As mudanças nas regiões metropolitanas foram elaboradas pela Amep em parceria com a Secid (Secretaria de Estado das Cidades) e tem como base o Estatuto da Metrópole, que estabeleceu em 2015 os critérios técnicos para a criação e manutenção dessas estruturas.

Pela proposta, a RM de Maringá (Noroeste), que atualmente possui 26 municípios, passará a ter cinco: Maringá, Sarandi, Paiçandu, Mandaguari e Marialva. De acordo com o projeto, as RMs de Londrina e Maringá passarão por ajustes para se adequarem aos critérios atuais de conurbação e integração socioeconômica.

Ainda de acordo com o projeto encaminhado pelo governador Ratinho Junior, as regiões metropolitanas de Apucarana (Centro-Norte), Campo Mourão (Centro-Oeste), Cascavel (Oeste), Toledo (Oeste) e Umuarama (Noroeste) serão "descontinuadas".

A Região Metropolitana de Curitiba permanece inalterada, com 29 municípios, até a conclusão do seu Plano de Desenvolvimento Urbano Integrado (PDUI) – instrumento que orienta ações conjuntas entre os municípios de uma mesma região metropolitana.

Outras formas de cooperação regional

Segundo a proposta, os municípios deixarão de integrar formalmente uma região metropolitana, mas por outro lado ganharão mais autonomia decisória e continuarão aptos a receber recursos estaduais normalmente, de acordo com suas demandas locais. Eles também poderão continuar se articular por meio de outras formas de cooperação regional, como os consórcios intermunicipais de saúde, associações de desenvolvimento regional e fóruns de integração econômica, por exemplo.

“É uma medida que moderniza a estrutura sem aumentar despesas ou reduzir receitas, garantindo mais eficiência no planejamento urbano e no uso dos recursos públicos”, diz o presidente da Amep.“Os municípios que permanecem serão atendidos pela Amep em funções públicas de interesse comum, enquanto os que saem ganharão mais autonomia para gerir seus próprios territórios, sem perda de investimentos ou apoio do Estado”, afirmou.

O projeto também prevê regras claras para o planejamento integrado das regiões. Cada unidade contará com um PDUI, revisado a cada dez anos, que vai orientar ações conjuntas em transporte, habitação, preservação ambiental e infraestrutura.
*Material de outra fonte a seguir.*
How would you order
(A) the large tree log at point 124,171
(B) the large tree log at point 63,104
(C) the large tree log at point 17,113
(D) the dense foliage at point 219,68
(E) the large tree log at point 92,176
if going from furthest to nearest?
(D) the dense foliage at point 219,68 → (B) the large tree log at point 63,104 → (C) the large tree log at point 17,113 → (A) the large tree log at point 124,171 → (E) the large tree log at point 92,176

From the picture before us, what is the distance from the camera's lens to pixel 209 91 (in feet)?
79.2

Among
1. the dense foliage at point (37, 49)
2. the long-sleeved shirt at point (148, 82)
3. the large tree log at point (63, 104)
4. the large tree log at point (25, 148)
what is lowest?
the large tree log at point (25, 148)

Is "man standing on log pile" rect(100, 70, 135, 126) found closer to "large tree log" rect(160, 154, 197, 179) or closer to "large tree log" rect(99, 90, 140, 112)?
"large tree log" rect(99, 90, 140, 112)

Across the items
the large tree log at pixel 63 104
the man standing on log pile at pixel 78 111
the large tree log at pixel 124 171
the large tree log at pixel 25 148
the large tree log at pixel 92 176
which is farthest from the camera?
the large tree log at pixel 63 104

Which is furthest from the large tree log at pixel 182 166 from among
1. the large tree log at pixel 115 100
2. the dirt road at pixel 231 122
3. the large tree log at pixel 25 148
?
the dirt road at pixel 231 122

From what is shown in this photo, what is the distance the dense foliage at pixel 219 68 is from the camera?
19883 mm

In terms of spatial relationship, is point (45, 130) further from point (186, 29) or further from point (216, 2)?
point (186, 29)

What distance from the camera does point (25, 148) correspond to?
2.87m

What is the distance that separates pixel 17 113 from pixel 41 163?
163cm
Como já ocorre agora, a revisão periódica dos Planos de Desenvolvimento Urbano Integrado contará com ampla participação da sociedade civil por meio de audiências públicas e consultas abertas.

Outro ponto importante é a previsão de políticas compensatórias para cidades que abrigam mananciais de abastecimento, reservas naturais ou áreas de destinação de resíduos. Essas localidades, fundamentais para o equilíbrio ambiental e para o funcionamento de toda a região, receberão apoio diferenciado, em reconhecimento ao papel que desempenham.